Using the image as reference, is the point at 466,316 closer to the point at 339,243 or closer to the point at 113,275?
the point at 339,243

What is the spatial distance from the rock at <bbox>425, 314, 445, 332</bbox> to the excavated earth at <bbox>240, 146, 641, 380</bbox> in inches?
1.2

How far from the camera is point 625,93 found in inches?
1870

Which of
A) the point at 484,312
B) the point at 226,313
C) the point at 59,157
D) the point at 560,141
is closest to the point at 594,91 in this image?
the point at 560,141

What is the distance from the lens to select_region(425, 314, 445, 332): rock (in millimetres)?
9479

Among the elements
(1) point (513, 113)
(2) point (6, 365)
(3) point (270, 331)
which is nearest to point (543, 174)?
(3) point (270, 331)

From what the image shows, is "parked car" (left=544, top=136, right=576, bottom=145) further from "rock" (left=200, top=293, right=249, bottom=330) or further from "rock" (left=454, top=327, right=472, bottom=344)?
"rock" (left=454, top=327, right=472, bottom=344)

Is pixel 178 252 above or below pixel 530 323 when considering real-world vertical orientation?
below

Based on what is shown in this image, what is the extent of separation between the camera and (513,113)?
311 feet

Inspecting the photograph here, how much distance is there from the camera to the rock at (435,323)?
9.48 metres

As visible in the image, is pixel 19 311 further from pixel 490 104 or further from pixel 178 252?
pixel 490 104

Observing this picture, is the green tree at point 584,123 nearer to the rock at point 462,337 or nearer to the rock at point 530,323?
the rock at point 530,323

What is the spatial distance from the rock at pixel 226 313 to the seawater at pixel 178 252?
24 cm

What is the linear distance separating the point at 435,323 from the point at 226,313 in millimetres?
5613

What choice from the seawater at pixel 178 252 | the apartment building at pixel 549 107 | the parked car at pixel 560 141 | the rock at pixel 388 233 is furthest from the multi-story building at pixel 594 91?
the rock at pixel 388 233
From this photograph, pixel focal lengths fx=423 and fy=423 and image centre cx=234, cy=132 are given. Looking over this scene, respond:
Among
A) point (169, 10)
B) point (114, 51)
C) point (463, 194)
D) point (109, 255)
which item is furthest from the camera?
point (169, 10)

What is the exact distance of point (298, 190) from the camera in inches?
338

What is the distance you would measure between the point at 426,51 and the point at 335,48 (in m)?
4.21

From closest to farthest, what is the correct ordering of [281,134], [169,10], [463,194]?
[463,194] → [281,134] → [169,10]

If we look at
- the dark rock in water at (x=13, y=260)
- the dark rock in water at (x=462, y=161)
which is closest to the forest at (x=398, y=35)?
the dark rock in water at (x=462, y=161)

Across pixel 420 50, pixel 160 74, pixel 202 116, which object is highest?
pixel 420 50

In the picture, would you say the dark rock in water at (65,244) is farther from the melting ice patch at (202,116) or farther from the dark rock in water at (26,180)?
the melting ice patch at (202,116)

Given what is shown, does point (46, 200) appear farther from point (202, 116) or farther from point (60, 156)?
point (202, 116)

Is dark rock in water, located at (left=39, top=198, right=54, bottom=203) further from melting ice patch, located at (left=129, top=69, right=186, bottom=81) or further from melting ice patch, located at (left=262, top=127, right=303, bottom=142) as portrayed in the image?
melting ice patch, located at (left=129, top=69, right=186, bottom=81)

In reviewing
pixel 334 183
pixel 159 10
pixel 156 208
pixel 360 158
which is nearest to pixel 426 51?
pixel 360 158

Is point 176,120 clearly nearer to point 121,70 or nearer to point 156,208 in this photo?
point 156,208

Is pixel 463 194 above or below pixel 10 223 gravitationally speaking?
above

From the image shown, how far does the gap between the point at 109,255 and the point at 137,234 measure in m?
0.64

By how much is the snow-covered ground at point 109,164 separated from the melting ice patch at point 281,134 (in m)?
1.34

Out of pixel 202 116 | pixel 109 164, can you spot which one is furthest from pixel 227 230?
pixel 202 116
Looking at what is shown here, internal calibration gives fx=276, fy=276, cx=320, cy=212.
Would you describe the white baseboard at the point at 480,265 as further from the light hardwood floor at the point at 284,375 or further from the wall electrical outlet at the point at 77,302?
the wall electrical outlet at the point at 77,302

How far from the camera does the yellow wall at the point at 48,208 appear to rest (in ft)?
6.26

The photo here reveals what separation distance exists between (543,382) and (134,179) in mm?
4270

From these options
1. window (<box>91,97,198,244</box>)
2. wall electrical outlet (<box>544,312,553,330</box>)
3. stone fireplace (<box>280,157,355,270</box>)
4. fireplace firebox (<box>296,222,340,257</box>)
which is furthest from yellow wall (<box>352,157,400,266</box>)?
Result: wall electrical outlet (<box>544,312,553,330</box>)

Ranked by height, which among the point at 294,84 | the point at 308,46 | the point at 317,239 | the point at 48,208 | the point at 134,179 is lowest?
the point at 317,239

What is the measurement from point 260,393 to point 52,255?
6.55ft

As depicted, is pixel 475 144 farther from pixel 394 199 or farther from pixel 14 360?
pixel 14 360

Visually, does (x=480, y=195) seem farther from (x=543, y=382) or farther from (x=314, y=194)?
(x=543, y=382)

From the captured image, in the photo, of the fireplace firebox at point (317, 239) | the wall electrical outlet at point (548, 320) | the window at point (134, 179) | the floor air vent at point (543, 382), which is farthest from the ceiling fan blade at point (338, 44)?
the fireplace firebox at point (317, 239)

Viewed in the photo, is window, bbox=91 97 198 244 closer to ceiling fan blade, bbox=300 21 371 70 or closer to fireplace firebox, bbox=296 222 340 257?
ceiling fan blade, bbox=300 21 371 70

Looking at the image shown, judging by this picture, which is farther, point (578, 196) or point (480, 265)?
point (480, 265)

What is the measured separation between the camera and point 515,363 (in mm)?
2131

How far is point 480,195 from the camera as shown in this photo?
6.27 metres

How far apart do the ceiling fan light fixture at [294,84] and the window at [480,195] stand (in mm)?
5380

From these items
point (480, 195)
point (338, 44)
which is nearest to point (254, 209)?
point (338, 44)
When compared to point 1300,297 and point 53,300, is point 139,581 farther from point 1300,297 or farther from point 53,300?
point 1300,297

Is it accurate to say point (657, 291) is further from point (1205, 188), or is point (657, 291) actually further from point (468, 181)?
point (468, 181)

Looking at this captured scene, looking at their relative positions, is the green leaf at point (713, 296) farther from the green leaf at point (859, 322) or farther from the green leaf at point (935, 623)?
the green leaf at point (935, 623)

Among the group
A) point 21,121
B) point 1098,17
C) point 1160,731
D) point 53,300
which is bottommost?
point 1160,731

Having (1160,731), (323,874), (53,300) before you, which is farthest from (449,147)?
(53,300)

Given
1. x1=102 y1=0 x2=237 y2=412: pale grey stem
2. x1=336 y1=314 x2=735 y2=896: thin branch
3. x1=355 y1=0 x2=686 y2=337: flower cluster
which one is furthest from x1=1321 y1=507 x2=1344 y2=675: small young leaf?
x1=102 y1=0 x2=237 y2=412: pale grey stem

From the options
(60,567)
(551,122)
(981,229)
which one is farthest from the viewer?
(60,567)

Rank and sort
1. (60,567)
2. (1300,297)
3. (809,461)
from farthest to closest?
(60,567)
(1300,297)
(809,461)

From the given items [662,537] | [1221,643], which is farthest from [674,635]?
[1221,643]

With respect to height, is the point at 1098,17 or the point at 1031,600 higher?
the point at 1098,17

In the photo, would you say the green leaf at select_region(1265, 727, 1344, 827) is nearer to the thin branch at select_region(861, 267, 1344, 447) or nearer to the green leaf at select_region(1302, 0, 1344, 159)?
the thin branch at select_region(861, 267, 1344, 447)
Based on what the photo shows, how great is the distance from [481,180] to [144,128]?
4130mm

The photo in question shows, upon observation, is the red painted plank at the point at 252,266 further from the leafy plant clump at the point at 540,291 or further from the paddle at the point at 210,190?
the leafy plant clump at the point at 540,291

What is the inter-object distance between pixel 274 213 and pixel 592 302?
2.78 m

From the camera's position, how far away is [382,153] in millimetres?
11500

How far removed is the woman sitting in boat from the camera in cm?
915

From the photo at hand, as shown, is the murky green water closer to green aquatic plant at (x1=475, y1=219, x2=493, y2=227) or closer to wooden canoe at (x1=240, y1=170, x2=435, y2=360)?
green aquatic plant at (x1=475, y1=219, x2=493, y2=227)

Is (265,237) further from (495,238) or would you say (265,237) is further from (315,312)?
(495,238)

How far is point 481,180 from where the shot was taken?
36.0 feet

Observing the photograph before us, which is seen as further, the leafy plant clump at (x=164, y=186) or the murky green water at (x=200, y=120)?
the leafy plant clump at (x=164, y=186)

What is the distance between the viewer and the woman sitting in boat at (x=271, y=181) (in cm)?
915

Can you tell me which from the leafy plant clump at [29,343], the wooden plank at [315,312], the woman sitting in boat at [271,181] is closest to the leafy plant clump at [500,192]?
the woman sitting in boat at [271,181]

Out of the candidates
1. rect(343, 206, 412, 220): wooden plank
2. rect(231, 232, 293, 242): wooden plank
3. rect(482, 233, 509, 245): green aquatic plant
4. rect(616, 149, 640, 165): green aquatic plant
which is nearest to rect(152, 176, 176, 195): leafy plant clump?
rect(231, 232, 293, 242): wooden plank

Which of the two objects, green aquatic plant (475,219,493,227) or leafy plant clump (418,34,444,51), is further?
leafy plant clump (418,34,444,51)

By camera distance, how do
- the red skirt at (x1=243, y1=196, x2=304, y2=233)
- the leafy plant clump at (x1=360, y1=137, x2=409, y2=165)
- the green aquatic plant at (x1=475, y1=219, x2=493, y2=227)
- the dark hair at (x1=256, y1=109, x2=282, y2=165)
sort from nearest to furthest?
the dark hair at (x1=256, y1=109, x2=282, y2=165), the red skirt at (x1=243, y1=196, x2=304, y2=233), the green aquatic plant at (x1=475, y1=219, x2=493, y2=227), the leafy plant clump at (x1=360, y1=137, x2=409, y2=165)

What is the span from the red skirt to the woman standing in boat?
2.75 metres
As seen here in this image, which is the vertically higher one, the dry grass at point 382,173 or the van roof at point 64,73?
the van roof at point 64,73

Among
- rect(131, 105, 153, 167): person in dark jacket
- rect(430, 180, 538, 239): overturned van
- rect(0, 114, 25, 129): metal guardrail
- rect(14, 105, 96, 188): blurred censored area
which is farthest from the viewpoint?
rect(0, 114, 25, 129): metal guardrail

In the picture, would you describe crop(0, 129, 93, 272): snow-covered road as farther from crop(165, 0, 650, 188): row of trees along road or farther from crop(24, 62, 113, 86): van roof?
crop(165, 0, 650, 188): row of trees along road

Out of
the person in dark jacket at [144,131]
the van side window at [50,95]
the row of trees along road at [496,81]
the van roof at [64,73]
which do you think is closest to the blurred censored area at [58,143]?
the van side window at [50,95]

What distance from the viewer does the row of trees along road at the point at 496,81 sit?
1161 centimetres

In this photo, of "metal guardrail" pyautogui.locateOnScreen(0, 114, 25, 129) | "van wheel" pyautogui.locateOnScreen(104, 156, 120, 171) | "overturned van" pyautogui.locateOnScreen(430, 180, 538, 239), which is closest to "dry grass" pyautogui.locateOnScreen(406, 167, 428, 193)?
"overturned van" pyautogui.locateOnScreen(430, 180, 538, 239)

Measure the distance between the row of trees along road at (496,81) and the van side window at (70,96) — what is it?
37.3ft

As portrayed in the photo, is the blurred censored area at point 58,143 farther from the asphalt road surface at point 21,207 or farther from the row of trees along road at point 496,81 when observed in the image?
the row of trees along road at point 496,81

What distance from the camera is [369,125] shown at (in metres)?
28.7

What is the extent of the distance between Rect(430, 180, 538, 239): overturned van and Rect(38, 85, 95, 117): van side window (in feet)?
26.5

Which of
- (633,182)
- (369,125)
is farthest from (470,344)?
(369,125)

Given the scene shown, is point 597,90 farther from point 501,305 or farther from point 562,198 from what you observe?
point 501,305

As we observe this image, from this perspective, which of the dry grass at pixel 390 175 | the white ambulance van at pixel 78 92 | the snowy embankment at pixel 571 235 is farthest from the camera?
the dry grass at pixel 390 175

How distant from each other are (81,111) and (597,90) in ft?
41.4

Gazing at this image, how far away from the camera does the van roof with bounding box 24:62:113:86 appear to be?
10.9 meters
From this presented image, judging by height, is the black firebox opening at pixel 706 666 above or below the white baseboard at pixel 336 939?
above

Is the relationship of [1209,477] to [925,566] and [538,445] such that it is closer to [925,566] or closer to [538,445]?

== == ==

Print only the lines from the one with "Measure the distance" to the end of the records, both included.

Measure the distance between the row of trees along road at (496,81) and the van side window at (70,96) — what is it?
37.3ft

As portrayed in the photo, is the blurred censored area at point 58,143 farther from the asphalt road surface at point 21,207 or farther from the row of trees along road at point 496,81 when observed in the image?
the row of trees along road at point 496,81

What distance from the camera is [369,125] shown at (in metres)?
28.7

What is the extent of the distance between Rect(430, 180, 538, 239): overturned van and Rect(38, 85, 95, 117): van side window (in feet)?
26.5

Which of
- (633,182)
- (369,125)
is farthest from (470,344)?
(369,125)

Given the scene shown, is point 597,90 farther from point 501,305 or farther from point 562,198 from what you observe?
point 501,305

As we observe this image, from this perspective, which of the dry grass at pixel 390 175 | the white ambulance van at pixel 78 92 | the snowy embankment at pixel 571 235 is farthest from the camera?
the dry grass at pixel 390 175

How distant from each other are (81,111) and (597,90) in ft?
41.4

Gazing at this image, how far away from the camera does the van roof with bounding box 24:62:113:86 appear to be?
10.9 meters
From this presented image, judging by height, is the black firebox opening at pixel 706 666 above or below the white baseboard at pixel 336 939?
above

Is the relationship of [1209,477] to [925,566] and [538,445] such that it is closer to [925,566] or closer to [538,445]?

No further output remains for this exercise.